1Kiel University, Germany, 2ESA-ESTEC, Netherlands, 3IFAC-CNR, Italy, 4British Antarctic Survey, , UK

Different methods have been applied in recent years to quantify the thermal structure of Antarctica. Estimates are often derived from modelling of satellite data or seismological models, or based on a combination of these. Here, we present results from the ESA Support to Science Elements GOCE+Antarctica and CryoSMOS.


An interesting, novel and complimentary observation to the estimates mainly derived on geophysical data reflecting the Solid Earth, is the geothermal heat flux as established by analysis of data from the SMOS (Soil Moisture and Ocean Salinity) satellite mission. In the CryoSMOS study, it was shown that the L-band brightness temperature (TB) observations over Antarctica could mainly be attributed to the ice-sheet temperature profile variability. Error assessment showed that the geothermal heat flux, as resulting from the inversion against the ice temperature profiles from SMOS, is in the range of ±20 mW/m2. The difference is huge with respect to its implications on ice-sheet conditions.

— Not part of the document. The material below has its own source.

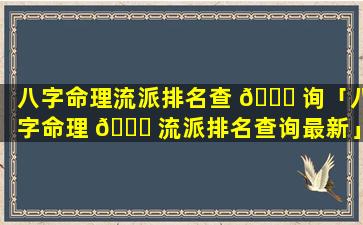 八字命理流派排名查 🐛 询「八字命理 🐛 流派排名查询最新」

We compare these results to a 3D lithospheric model based on the integration of satellite gradient gravity data and seismological models as established in the GOCE+Antarctica study.  Differences of more than 10 km in crustal thickness estimates are observed. Such huge differences have strong implications for the characteristics of the crust itself and the underlying mantle in terms of density, temperature and composition. To isostatically compensate the differences in Moho depth, the composition and thermal thickness of the lithospheric mantle is adjusted. In both cases, the observables are equally well explained, but the models significantly differ in the heat flow for the coastal region (differences >20 mW/m2).


The different satellite derived estimates differ significantly from heat-flow estimates based on magnetic satellite data and we discuss how to reconcile the different observations by modelling the crustal thermal properties.

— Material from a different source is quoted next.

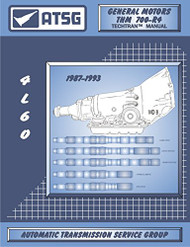 ATSG 700R4 (1987-1993) GM Transmission Repair Manual (700R4 Torque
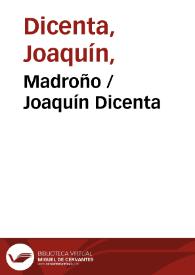 Madroño / Joaquín Dicenta | Biblioteca Virtual Miguel de Cervantes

Inferring geothermal heat flux from englacial temperatures in East Antarctica

Syed Abdul Salam1, Jacqueline Halpin1, Felicity Graham1, Jason Roberts2

1Institute for Marine and Antarctic Studies, Hobart, Australia, 2CRC-Antarctic Climate & Ecosystems, Hobart, Australia

Geothermal heat flux (GHF) supplied to the base of the Antarctic ice sheet strongly controls its internal temperature distribution. GHF is, therefore, a critical thermal boundary condition in ice sheet modeling directly influencing the deformability of ice and ice-flow velocities. Accurate and high-resolution GHF measurements are necessary to reliably predict ice sheet evolution and future climate change. But, GHF datasets used in ice sheet models are poorly constrained by actual measurements. Here, we use englacial temperature measurements to estimate GHF for key regions in East Antarctica. The attenuation rate of radar reflections is greatly affected by the temperature within the ice sheet and its chemical properties. Spectral analysis of the radar reflectors through the ice sheet will be employed to constrain radar attenuation, which will then be used as a proxy for ice temperature. The GHF can be inferred from the gradient of englacial temperatures and thickness of the ice. Here we will describe the different methods used to extract the attenuation of reflections from radar datasets, which will enable us to map englacial temperature distributions and produce high-resolution GHF estimates.